As an entrepreneur with 6 businesses under my belt, I have learned that having a business takes open and honest conversations because the top can be a lonely place. As an executive leader, you might sometimes feel like you can’t or shouldn’t have conversations with anyone in the company because they can easily take your conversation the wrong way. Depending on the conversation, you may leave them wondering if the company is in financial trouble, or they take your frustrations on and suddenly begin to look and act differently towards you. It is a common practice for a business owner or executive to connect with someone in the company and turn them into their personal confidant, sounding board or advisor, especially when they are looking for some type of advice.
Firstly, one problem with that is that maybe you were venting about someone or something that happened. Perhaps you were brainstorming about some ideas, your concern about sales and revenues or maybe you were sharing about your personal life. Whatever the conversation, it can create several issues. First and probably the most important one is that you are now burdening someone within the company with your frustrations, struggles, thoughts and concerns. In most cases, that person is not equipped to handle those conversations. They naturally want to help, and they try to give advice, but the advice has no depth of experience. Because they have no one else, the business owner or executive continues to rely on this person more and more, which can create an unhealthy relationship.

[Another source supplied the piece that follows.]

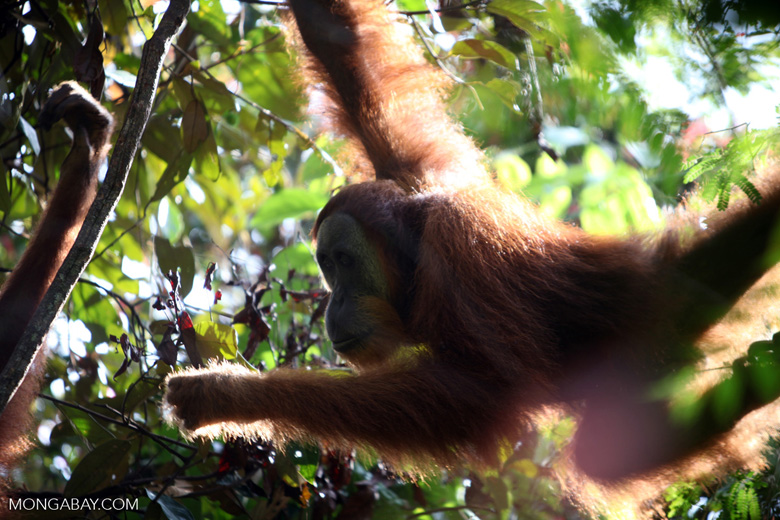 Orangutan in tree and sunlight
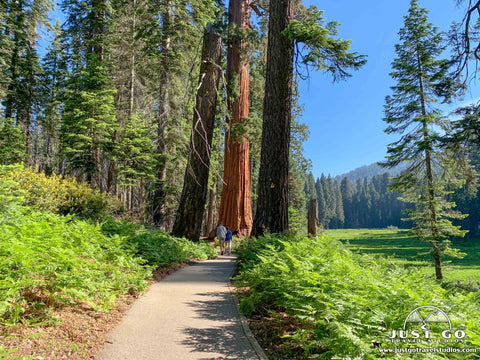 Sequoia National Park – What to See and Do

Secondly, you are now creating distractions and anxiety for that person. They feel special that you have confided in them and may even begin to act differently around others, almost with a sense of empowerment. They know something no one else in the company does, and they like how that makes them feel. The more they think about it, the less productive they are, and the more distracted they become, until one day, as the owner or executive, you have to have a difficult conversation with them about their work and/or their lack of work. Suddenly, you’ve created a situation with a key person that never should have happened. They feel betrayed, let down and demoralized. So, although, as the owner or executive, you may feel better, you have now created tension with one of your people.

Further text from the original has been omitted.